Arden, North Carolina (May 24, 2019) — The spirit of a live hometown performance comes through on Amanda Anne Platt & The Honeycutters‘ latest album, Live At The Grey Eagle, which captures the emotional delivery of her original and extraordinary songwriting. The album, available now from Organic Records exists in two versions — the physical album featuring 14 tracks and the digital version featuring a 21-song set.
Recorded at The Grey Eagle in Asheville, North Carolina, this collection spotlights the city’s seminal Americana/Country outfit at an ideal time in their career. The dynamic performance recorded over two nights in front of a rabid hometown crowd results in everything from rambunctious renderings of the group’s edgy 70’s-influenced folk and country songs like “Carolina” and “Diamond in the Rough” to fan-favorite sing-a-longs like ”Irene” and “Better Woman” to moments of intimacy offered by stripped down versions of “90 Miles” and “The Road.”
Evolved versions of selected songs from the group’s five prior releases, two new originals written by Platt (“18 Wheels” and “Low Road”) and a cover of “To Love Somebody” take on new life when played live. With a palpable audience reaction that only a renowned musical destination like Asheville’s Grey Eagle can provide, the result is a magical union of artist and audience in the moment.
“I’ve wanted to do a live album for a long time. I think that when a band has been touring together, and everyone is really in step with one another, the songs take on an entirely different spirit live. Some of the older songs have grown and changed with me over the years, and I wanted to capture that, too. Live versions simply have more of a pulse to them than studio recordings,” says Platt. “I wanted to do it at the Grey Eagle because for me, that was one of my first ‘white whales’ in Asheville. I loved seeing music there and dreamed of headlining someday. Then in 2012, we sold out our first show there! It’s always been a special place for me. I also think it encourages a kind of wildness in the audience that you don’t get everywhere, which I wanted for the album.”
Live At The Grey Eagle is an authentic representation of the Asheville region’s quintessential roots music sound and the music scene this flagship band helped define.
Listen to Live At The Grey Eagle HERE.
About Amanda Anne Platt and the Honeycutters
Lyrically driven, the songs of Amanda Anne Platt & The Honeycutters blend the band’s old-school country roots attitude with their shared influences of rock and folk. Based in Asheville, North Carolina, Amanda Anne Platt is a storyteller by nature with an incredible band backing her. Performing along with Platt, The Honeycutters are Matt Smith on pedal steel and guitar, Rick Cooper on bass, and Evan Martin on drums and harmony vocals.
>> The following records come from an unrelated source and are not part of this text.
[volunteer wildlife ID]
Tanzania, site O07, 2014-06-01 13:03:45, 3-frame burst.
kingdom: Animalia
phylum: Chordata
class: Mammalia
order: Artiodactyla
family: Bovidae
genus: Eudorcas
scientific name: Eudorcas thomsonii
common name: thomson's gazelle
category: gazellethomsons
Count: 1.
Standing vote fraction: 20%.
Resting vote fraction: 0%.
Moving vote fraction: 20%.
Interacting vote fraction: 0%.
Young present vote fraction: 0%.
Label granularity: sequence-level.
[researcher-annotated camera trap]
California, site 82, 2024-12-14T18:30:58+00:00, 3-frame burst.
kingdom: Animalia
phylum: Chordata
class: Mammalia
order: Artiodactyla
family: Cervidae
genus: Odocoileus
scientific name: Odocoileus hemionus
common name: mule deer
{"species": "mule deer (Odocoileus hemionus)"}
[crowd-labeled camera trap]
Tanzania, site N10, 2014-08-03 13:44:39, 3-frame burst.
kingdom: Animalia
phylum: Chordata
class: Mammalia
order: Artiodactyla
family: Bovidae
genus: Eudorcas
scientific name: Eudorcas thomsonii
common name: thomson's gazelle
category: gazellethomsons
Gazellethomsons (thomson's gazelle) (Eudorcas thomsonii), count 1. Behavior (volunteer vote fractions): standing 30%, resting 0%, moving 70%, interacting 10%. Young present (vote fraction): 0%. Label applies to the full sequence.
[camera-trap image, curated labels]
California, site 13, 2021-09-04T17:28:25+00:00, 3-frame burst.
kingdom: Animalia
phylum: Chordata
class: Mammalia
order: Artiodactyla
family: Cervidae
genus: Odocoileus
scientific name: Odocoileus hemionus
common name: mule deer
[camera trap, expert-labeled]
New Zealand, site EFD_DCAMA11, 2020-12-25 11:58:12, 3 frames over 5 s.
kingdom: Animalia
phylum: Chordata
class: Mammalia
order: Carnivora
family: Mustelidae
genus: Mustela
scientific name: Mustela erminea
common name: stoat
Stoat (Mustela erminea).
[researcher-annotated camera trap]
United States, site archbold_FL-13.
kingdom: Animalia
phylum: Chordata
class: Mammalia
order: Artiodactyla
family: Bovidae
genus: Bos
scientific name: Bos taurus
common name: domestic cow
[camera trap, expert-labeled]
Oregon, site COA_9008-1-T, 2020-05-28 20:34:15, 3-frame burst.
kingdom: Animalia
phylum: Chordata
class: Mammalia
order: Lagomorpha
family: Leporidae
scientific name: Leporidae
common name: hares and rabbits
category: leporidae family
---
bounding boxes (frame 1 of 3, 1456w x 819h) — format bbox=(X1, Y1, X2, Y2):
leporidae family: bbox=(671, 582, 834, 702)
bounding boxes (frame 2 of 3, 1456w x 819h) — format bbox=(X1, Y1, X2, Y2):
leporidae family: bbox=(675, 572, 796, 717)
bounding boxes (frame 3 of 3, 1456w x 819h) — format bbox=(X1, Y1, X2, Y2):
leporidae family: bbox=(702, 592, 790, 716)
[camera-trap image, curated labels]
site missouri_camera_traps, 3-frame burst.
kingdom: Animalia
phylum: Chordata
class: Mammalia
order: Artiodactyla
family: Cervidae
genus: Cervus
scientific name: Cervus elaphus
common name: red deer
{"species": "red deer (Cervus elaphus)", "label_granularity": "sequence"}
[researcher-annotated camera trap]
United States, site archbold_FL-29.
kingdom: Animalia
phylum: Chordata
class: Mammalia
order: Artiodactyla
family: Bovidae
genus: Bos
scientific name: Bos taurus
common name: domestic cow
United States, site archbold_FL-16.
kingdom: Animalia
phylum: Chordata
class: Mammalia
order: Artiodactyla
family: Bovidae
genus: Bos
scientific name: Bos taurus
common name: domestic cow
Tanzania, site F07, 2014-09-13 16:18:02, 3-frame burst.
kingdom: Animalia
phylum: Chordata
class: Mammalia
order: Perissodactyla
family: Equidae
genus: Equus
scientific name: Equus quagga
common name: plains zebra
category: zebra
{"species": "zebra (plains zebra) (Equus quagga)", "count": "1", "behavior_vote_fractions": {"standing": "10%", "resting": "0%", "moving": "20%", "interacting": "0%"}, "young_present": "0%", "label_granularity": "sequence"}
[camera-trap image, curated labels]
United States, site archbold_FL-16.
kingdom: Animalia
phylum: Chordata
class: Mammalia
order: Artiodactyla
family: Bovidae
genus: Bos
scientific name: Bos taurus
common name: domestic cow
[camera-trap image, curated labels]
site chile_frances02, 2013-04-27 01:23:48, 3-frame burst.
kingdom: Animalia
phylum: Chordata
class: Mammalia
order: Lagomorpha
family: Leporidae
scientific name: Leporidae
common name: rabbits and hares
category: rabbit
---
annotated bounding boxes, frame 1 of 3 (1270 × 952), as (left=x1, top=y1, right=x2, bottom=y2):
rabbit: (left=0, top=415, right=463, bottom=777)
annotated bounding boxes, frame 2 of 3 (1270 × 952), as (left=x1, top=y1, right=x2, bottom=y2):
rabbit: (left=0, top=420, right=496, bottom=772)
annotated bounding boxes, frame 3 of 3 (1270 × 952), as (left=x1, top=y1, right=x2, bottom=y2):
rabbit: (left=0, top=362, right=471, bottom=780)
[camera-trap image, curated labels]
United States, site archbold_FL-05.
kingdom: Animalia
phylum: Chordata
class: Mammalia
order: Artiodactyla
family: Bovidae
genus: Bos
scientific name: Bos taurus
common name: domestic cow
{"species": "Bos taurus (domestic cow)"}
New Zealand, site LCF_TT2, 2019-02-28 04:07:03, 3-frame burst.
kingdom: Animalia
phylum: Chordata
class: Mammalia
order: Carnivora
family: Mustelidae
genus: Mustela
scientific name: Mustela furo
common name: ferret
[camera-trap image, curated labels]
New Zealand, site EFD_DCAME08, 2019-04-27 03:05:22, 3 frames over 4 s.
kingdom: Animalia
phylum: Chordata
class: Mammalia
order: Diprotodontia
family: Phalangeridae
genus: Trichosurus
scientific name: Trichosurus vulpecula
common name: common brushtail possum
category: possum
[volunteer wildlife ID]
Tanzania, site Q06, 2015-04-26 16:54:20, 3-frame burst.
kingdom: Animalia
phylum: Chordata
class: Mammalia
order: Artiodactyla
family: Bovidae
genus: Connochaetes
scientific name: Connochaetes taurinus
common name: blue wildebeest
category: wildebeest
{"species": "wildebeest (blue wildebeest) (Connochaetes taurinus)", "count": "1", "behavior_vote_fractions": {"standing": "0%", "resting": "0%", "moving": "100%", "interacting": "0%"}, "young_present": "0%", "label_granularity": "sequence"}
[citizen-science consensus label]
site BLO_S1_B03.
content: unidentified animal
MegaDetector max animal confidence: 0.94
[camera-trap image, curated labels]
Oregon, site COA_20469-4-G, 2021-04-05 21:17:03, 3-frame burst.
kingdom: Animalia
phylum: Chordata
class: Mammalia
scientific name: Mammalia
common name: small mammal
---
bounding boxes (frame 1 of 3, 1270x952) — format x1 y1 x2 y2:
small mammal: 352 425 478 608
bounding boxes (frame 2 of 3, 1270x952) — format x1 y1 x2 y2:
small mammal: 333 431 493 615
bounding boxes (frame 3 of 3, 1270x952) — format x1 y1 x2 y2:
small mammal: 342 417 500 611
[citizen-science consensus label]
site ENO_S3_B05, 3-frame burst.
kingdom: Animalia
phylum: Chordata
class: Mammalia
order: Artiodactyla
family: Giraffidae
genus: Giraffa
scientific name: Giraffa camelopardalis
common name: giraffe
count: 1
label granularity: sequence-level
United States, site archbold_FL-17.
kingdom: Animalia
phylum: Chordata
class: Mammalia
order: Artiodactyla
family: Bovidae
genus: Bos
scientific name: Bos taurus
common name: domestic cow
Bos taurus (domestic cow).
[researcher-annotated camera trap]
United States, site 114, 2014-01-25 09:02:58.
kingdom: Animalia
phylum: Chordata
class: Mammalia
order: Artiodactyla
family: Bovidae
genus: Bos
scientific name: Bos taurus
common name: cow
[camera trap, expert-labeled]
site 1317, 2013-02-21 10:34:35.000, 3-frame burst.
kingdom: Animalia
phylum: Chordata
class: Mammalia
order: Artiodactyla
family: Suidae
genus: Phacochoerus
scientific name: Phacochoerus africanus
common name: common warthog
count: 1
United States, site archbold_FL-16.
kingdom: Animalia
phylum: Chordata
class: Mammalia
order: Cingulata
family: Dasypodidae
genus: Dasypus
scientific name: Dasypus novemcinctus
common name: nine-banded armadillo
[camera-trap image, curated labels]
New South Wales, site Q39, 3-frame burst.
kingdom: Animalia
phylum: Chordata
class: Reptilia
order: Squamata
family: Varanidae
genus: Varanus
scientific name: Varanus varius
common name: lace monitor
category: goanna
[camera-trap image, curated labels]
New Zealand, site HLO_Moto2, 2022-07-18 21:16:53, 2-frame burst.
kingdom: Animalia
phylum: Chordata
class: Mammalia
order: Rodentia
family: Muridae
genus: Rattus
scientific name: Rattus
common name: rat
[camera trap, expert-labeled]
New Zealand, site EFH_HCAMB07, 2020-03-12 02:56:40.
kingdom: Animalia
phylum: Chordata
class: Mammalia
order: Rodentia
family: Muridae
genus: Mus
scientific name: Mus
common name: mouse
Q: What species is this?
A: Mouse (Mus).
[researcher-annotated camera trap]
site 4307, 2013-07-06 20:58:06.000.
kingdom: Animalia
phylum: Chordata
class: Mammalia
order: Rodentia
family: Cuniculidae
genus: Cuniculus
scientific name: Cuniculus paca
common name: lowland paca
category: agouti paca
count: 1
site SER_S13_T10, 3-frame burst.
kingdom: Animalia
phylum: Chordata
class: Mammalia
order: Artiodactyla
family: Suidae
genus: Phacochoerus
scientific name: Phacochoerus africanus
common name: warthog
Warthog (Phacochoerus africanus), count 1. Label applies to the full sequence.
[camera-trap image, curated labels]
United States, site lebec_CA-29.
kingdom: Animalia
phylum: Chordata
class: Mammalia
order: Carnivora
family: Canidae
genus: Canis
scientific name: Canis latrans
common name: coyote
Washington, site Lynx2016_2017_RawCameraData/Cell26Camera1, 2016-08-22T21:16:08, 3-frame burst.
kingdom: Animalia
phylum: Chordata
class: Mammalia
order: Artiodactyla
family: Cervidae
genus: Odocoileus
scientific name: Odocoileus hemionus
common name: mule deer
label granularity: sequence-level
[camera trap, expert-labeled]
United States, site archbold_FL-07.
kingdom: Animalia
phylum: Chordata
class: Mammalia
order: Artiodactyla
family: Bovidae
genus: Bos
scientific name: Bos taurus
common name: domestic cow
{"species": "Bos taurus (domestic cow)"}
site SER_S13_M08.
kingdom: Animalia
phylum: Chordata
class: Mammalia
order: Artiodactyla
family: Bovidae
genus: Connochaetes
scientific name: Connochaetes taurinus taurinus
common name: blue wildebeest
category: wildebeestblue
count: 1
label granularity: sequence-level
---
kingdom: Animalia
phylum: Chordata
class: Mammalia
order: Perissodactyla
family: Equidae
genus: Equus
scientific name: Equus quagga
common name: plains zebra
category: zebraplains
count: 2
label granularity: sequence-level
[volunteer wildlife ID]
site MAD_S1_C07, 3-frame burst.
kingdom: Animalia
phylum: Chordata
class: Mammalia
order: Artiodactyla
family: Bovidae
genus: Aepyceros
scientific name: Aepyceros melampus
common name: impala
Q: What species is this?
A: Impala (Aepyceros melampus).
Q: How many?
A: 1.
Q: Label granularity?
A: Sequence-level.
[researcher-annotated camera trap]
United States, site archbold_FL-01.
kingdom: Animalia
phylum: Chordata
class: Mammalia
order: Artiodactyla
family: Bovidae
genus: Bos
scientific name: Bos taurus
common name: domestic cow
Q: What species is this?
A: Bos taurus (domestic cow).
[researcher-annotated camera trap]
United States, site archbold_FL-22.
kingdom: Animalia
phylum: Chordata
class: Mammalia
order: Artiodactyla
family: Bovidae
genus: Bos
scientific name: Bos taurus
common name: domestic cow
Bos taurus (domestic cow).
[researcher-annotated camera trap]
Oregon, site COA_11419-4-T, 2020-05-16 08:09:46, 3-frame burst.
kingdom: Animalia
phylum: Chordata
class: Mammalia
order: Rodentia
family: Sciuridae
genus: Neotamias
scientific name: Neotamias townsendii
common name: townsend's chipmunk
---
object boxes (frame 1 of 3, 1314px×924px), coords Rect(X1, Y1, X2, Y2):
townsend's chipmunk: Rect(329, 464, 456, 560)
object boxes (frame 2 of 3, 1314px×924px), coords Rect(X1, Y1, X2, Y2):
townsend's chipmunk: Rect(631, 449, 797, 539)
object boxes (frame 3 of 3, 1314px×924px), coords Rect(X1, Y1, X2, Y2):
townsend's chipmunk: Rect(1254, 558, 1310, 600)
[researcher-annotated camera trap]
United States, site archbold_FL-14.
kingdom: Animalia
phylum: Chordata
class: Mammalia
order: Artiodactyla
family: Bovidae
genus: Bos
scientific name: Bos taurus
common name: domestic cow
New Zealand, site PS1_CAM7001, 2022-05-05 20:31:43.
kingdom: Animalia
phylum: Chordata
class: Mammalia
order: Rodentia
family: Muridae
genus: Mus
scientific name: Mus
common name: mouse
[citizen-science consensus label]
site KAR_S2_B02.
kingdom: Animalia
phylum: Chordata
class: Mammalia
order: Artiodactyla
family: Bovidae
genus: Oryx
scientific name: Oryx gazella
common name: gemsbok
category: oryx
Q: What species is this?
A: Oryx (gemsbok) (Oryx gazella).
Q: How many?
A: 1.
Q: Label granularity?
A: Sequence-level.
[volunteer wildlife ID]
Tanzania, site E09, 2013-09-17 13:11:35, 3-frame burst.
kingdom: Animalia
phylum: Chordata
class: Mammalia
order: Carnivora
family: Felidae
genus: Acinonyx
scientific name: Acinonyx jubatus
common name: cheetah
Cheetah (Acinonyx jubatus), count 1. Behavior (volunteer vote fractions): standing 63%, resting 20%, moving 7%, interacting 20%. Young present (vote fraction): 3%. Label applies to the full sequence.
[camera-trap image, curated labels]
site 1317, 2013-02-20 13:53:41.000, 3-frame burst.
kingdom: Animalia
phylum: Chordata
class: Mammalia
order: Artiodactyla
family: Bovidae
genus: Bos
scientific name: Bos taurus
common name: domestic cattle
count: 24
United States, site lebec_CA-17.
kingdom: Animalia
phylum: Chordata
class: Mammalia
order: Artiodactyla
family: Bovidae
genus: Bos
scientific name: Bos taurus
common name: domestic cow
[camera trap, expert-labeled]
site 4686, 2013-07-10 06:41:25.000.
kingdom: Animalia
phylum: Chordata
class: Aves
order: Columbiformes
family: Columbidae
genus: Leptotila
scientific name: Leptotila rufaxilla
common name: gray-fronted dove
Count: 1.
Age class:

There is an empathetic and charming wit ingrained in Platt’s songwriting. She has a knack for accessing a deep well of emotion and applying it to her story-telling, whether she is writing from her own experiences or immersing herself into the melody of emotions in another person’s life.
Music City Roots’ Craig Havighurst writes, “She’s soothing (even in the hurtin’ songs) and sobering (except for the drinkin’ songs) and nuanced… I’d be hard pressed to find a finer string of recordings from any band working in the classic country/mountain tradition in these last five years.”
A homegrown entity, the band is critically acclaimed locally, regionally, nationally, as well as overseas. Their prior album Amanda Anne Platt & The Honeycutters [Organic Records 2017] placed #2 (sandwiched between Jason Isbell and Gregg Allman) in their regional radio station WNCW’s year end listeners poll for 2017. The station’s Music Director Martin Anderson said to No Depression, “Amanda Platt writes songs on par with Lucinda, Isbell, Lauderdale, Hank Sr. In my opinion, anyway.”
“This is a band that does everything right,” says Goldmine’s Mike Greenblatt. “Platt deserves all that might come to her over this, her fifth (and best) album. Backed by pedal steel, electric guitar, keyboards, bass, drums, percussion, and vocal harmony, it’s Platt’s show as she writes, sings and co-produces. Complete with lyrics of introspection with the kind of words you can chew on long after the album ends, it also works on a lighter level by dint of the fact that it just sounds so damn good. Go as deep as you want. It’s all good, as they say.”
Amanda Anne Platt & The Honeycutters received a shout out from Fodor’s Travel Magazine in a write-up about the band’s hometown of Asheville, NC, and a couple of years back they were also featured on XPN World Cafe’s Sense of Place series. In 2017, their music also placed into the Americana Music Association Year End Top 100 list of Americana Airplay for the second year in a row.